Building something from nothing is tough, and so is turning an elite team into
multiple elite teams. It strikes me as the latter gets less focus in SV since
it is much less frequent and goes against the entrepreneurial grain. It’s
easier to bash large companies than to think about how to actually build one.

I recognize that I’m likely missing relevant factors, but some of the key
problems seem to be a flat org, no VP of engineering, and no encouragement of
cross team work.

When managing people, you really need to meet with more than one level below
you. In a flat org, with 20 people reporting to the CEO and 40 people
reporting to each of them, there is no way for the CEO to meet with all 800
people. The CEO just ends up having to blindly trust his or her direct reports
that everything is good. A few bad ones can result in large sections of the
company rotting from within.

Promoting cross team collaboration is tough.

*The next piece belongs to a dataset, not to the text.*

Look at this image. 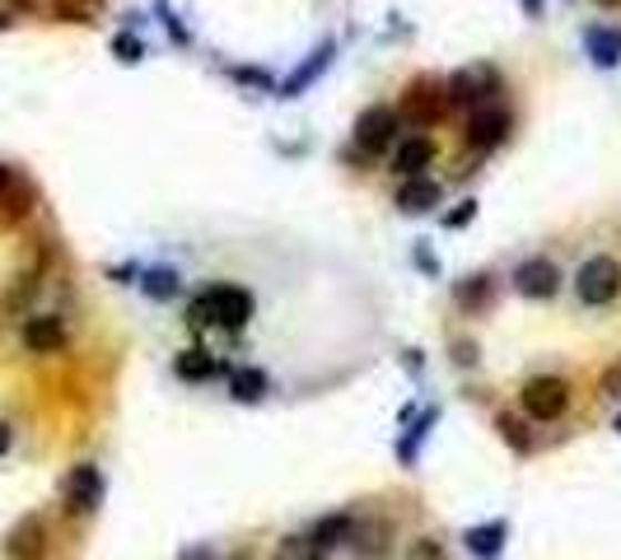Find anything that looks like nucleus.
Here are the masks:
<instances>
[{"label":"nucleus","instance_id":"24","mask_svg":"<svg viewBox=\"0 0 621 560\" xmlns=\"http://www.w3.org/2000/svg\"><path fill=\"white\" fill-rule=\"evenodd\" d=\"M496 425H500V435H505L509 444H515V448H519V454H528V448H532V439L523 435V420H515V416H500Z\"/></svg>","mask_w":621,"mask_h":560},{"label":"nucleus","instance_id":"14","mask_svg":"<svg viewBox=\"0 0 621 560\" xmlns=\"http://www.w3.org/2000/svg\"><path fill=\"white\" fill-rule=\"evenodd\" d=\"M505 537H509V523H481V528H468V537H462V542H468V551L477 556V560H496L500 556V547H505Z\"/></svg>","mask_w":621,"mask_h":560},{"label":"nucleus","instance_id":"7","mask_svg":"<svg viewBox=\"0 0 621 560\" xmlns=\"http://www.w3.org/2000/svg\"><path fill=\"white\" fill-rule=\"evenodd\" d=\"M332 57H337V42H332V38H327V42H318V48L304 57V65H299V71H291V75L281 80V99H299L304 89L314 84V80L327 71V65H332Z\"/></svg>","mask_w":621,"mask_h":560},{"label":"nucleus","instance_id":"13","mask_svg":"<svg viewBox=\"0 0 621 560\" xmlns=\"http://www.w3.org/2000/svg\"><path fill=\"white\" fill-rule=\"evenodd\" d=\"M430 164H435V145L426 136L403 141V145H397V154H393V169L407 173V177H420V169H430Z\"/></svg>","mask_w":621,"mask_h":560},{"label":"nucleus","instance_id":"16","mask_svg":"<svg viewBox=\"0 0 621 560\" xmlns=\"http://www.w3.org/2000/svg\"><path fill=\"white\" fill-rule=\"evenodd\" d=\"M173 374L177 378H183V384H206V378H215L220 374V365L211 360V350H183V355H177V360H173Z\"/></svg>","mask_w":621,"mask_h":560},{"label":"nucleus","instance_id":"30","mask_svg":"<svg viewBox=\"0 0 621 560\" xmlns=\"http://www.w3.org/2000/svg\"><path fill=\"white\" fill-rule=\"evenodd\" d=\"M519 6L528 10V19H538V14H542V0H519Z\"/></svg>","mask_w":621,"mask_h":560},{"label":"nucleus","instance_id":"2","mask_svg":"<svg viewBox=\"0 0 621 560\" xmlns=\"http://www.w3.org/2000/svg\"><path fill=\"white\" fill-rule=\"evenodd\" d=\"M574 295H580V304L589 308H603L621 295V262L598 253L589 262H580V272H574Z\"/></svg>","mask_w":621,"mask_h":560},{"label":"nucleus","instance_id":"27","mask_svg":"<svg viewBox=\"0 0 621 560\" xmlns=\"http://www.w3.org/2000/svg\"><path fill=\"white\" fill-rule=\"evenodd\" d=\"M472 215H477V201H462V206H458L449 220H444V224H449V230H458V224H468Z\"/></svg>","mask_w":621,"mask_h":560},{"label":"nucleus","instance_id":"21","mask_svg":"<svg viewBox=\"0 0 621 560\" xmlns=\"http://www.w3.org/2000/svg\"><path fill=\"white\" fill-rule=\"evenodd\" d=\"M276 560H323V551L314 547V537H285L276 547Z\"/></svg>","mask_w":621,"mask_h":560},{"label":"nucleus","instance_id":"25","mask_svg":"<svg viewBox=\"0 0 621 560\" xmlns=\"http://www.w3.org/2000/svg\"><path fill=\"white\" fill-rule=\"evenodd\" d=\"M430 425H435V411H426V416H420V420H416V430H411V435L403 439V458H407V462L416 458V444L430 435Z\"/></svg>","mask_w":621,"mask_h":560},{"label":"nucleus","instance_id":"32","mask_svg":"<svg viewBox=\"0 0 621 560\" xmlns=\"http://www.w3.org/2000/svg\"><path fill=\"white\" fill-rule=\"evenodd\" d=\"M10 183H14V173H10V169H6V164H0V192H6V187H10Z\"/></svg>","mask_w":621,"mask_h":560},{"label":"nucleus","instance_id":"4","mask_svg":"<svg viewBox=\"0 0 621 560\" xmlns=\"http://www.w3.org/2000/svg\"><path fill=\"white\" fill-rule=\"evenodd\" d=\"M61 500H65V509H71V513L99 509V500H103V472H99L94 462L71 467V477L61 481Z\"/></svg>","mask_w":621,"mask_h":560},{"label":"nucleus","instance_id":"12","mask_svg":"<svg viewBox=\"0 0 621 560\" xmlns=\"http://www.w3.org/2000/svg\"><path fill=\"white\" fill-rule=\"evenodd\" d=\"M439 183L435 177H407L403 187H397V206H403L407 215H426V211H435L439 206Z\"/></svg>","mask_w":621,"mask_h":560},{"label":"nucleus","instance_id":"22","mask_svg":"<svg viewBox=\"0 0 621 560\" xmlns=\"http://www.w3.org/2000/svg\"><path fill=\"white\" fill-rule=\"evenodd\" d=\"M486 299H491V276H468V285H458V304L462 308H481Z\"/></svg>","mask_w":621,"mask_h":560},{"label":"nucleus","instance_id":"9","mask_svg":"<svg viewBox=\"0 0 621 560\" xmlns=\"http://www.w3.org/2000/svg\"><path fill=\"white\" fill-rule=\"evenodd\" d=\"M505 136H509V112L505 108H472V118H468V145L491 150Z\"/></svg>","mask_w":621,"mask_h":560},{"label":"nucleus","instance_id":"5","mask_svg":"<svg viewBox=\"0 0 621 560\" xmlns=\"http://www.w3.org/2000/svg\"><path fill=\"white\" fill-rule=\"evenodd\" d=\"M515 289L523 299H551L561 289V272H557V262H547V257H528L515 266Z\"/></svg>","mask_w":621,"mask_h":560},{"label":"nucleus","instance_id":"8","mask_svg":"<svg viewBox=\"0 0 621 560\" xmlns=\"http://www.w3.org/2000/svg\"><path fill=\"white\" fill-rule=\"evenodd\" d=\"M42 551H48V523L38 519V513H29V519H19L6 537V556L10 560H38Z\"/></svg>","mask_w":621,"mask_h":560},{"label":"nucleus","instance_id":"20","mask_svg":"<svg viewBox=\"0 0 621 560\" xmlns=\"http://www.w3.org/2000/svg\"><path fill=\"white\" fill-rule=\"evenodd\" d=\"M481 94H477V75L472 71H458L449 84H444V103H458V108H472Z\"/></svg>","mask_w":621,"mask_h":560},{"label":"nucleus","instance_id":"26","mask_svg":"<svg viewBox=\"0 0 621 560\" xmlns=\"http://www.w3.org/2000/svg\"><path fill=\"white\" fill-rule=\"evenodd\" d=\"M407 560H444V551H439V542H430V537H420V542H411Z\"/></svg>","mask_w":621,"mask_h":560},{"label":"nucleus","instance_id":"1","mask_svg":"<svg viewBox=\"0 0 621 560\" xmlns=\"http://www.w3.org/2000/svg\"><path fill=\"white\" fill-rule=\"evenodd\" d=\"M253 318V295L248 289H238V285H215L206 289V295H196L192 308H187V323L192 327H225V332H238V327H248Z\"/></svg>","mask_w":621,"mask_h":560},{"label":"nucleus","instance_id":"17","mask_svg":"<svg viewBox=\"0 0 621 560\" xmlns=\"http://www.w3.org/2000/svg\"><path fill=\"white\" fill-rule=\"evenodd\" d=\"M141 289H145L154 304H169L177 289H183V276L169 272V266H150V272H141Z\"/></svg>","mask_w":621,"mask_h":560},{"label":"nucleus","instance_id":"35","mask_svg":"<svg viewBox=\"0 0 621 560\" xmlns=\"http://www.w3.org/2000/svg\"><path fill=\"white\" fill-rule=\"evenodd\" d=\"M6 24H10V14H0V29H6Z\"/></svg>","mask_w":621,"mask_h":560},{"label":"nucleus","instance_id":"3","mask_svg":"<svg viewBox=\"0 0 621 560\" xmlns=\"http://www.w3.org/2000/svg\"><path fill=\"white\" fill-rule=\"evenodd\" d=\"M519 397H523V411L532 420H557L566 411V401H570V388H566V378L542 374V378H528Z\"/></svg>","mask_w":621,"mask_h":560},{"label":"nucleus","instance_id":"15","mask_svg":"<svg viewBox=\"0 0 621 560\" xmlns=\"http://www.w3.org/2000/svg\"><path fill=\"white\" fill-rule=\"evenodd\" d=\"M439 94H444V89H439V84L430 89L426 80H420V84H411V94L403 99V112H411V118H416V122H435V118H439V112H444V99H439Z\"/></svg>","mask_w":621,"mask_h":560},{"label":"nucleus","instance_id":"29","mask_svg":"<svg viewBox=\"0 0 621 560\" xmlns=\"http://www.w3.org/2000/svg\"><path fill=\"white\" fill-rule=\"evenodd\" d=\"M183 560H215V556H211V547H192V551H183Z\"/></svg>","mask_w":621,"mask_h":560},{"label":"nucleus","instance_id":"19","mask_svg":"<svg viewBox=\"0 0 621 560\" xmlns=\"http://www.w3.org/2000/svg\"><path fill=\"white\" fill-rule=\"evenodd\" d=\"M355 532V523L346 519V513H332V519H323L318 528H314V547L327 556V547H337V542H346V537Z\"/></svg>","mask_w":621,"mask_h":560},{"label":"nucleus","instance_id":"31","mask_svg":"<svg viewBox=\"0 0 621 560\" xmlns=\"http://www.w3.org/2000/svg\"><path fill=\"white\" fill-rule=\"evenodd\" d=\"M617 388H621V365L608 374V393H617Z\"/></svg>","mask_w":621,"mask_h":560},{"label":"nucleus","instance_id":"11","mask_svg":"<svg viewBox=\"0 0 621 560\" xmlns=\"http://www.w3.org/2000/svg\"><path fill=\"white\" fill-rule=\"evenodd\" d=\"M584 48L593 57L598 71H612V65H621V29L612 24H589L584 29Z\"/></svg>","mask_w":621,"mask_h":560},{"label":"nucleus","instance_id":"10","mask_svg":"<svg viewBox=\"0 0 621 560\" xmlns=\"http://www.w3.org/2000/svg\"><path fill=\"white\" fill-rule=\"evenodd\" d=\"M24 346L33 355H52L65 346V323L57 318V313H33V318L24 323Z\"/></svg>","mask_w":621,"mask_h":560},{"label":"nucleus","instance_id":"23","mask_svg":"<svg viewBox=\"0 0 621 560\" xmlns=\"http://www.w3.org/2000/svg\"><path fill=\"white\" fill-rule=\"evenodd\" d=\"M113 57H118L122 65H136V61L145 57V42H141L136 33H118V38H113Z\"/></svg>","mask_w":621,"mask_h":560},{"label":"nucleus","instance_id":"28","mask_svg":"<svg viewBox=\"0 0 621 560\" xmlns=\"http://www.w3.org/2000/svg\"><path fill=\"white\" fill-rule=\"evenodd\" d=\"M10 439H14V430H10V425H6V420H0V458H6V454H10Z\"/></svg>","mask_w":621,"mask_h":560},{"label":"nucleus","instance_id":"33","mask_svg":"<svg viewBox=\"0 0 621 560\" xmlns=\"http://www.w3.org/2000/svg\"><path fill=\"white\" fill-rule=\"evenodd\" d=\"M612 430H617V435H621V411H617V420H612Z\"/></svg>","mask_w":621,"mask_h":560},{"label":"nucleus","instance_id":"34","mask_svg":"<svg viewBox=\"0 0 621 560\" xmlns=\"http://www.w3.org/2000/svg\"><path fill=\"white\" fill-rule=\"evenodd\" d=\"M598 6H621V0H598Z\"/></svg>","mask_w":621,"mask_h":560},{"label":"nucleus","instance_id":"6","mask_svg":"<svg viewBox=\"0 0 621 560\" xmlns=\"http://www.w3.org/2000/svg\"><path fill=\"white\" fill-rule=\"evenodd\" d=\"M397 136V112L393 108H365L360 122H355V145L365 154H384Z\"/></svg>","mask_w":621,"mask_h":560},{"label":"nucleus","instance_id":"18","mask_svg":"<svg viewBox=\"0 0 621 560\" xmlns=\"http://www.w3.org/2000/svg\"><path fill=\"white\" fill-rule=\"evenodd\" d=\"M230 393H234V401H262L266 397V374L262 369H234Z\"/></svg>","mask_w":621,"mask_h":560}]
</instances>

A company needs to emphasize this
in how it promotes / rewards people and crafts the org chart. Easier said than
done, but no VP of Engineering and directors promoting loyalists with no
emphasis on helping other teams doesn’t help. Having multiple directors
involved in promotions may help.

I like the CEO and think that he does care. He may be able to fix things, but
unfortunately I don’t see it happening. I am tired of hearing everyone
complain and find myself getting angry at nice people that I like due to bad
incentives. My only option is to vote with my feet. He can trust his
‘Generals’ but thankfully this isn’t the military and I can leave. The grass
may or may not be greener, but I’d rather take a chance on change than the
status quo. Putting in my notice was an amazing relief.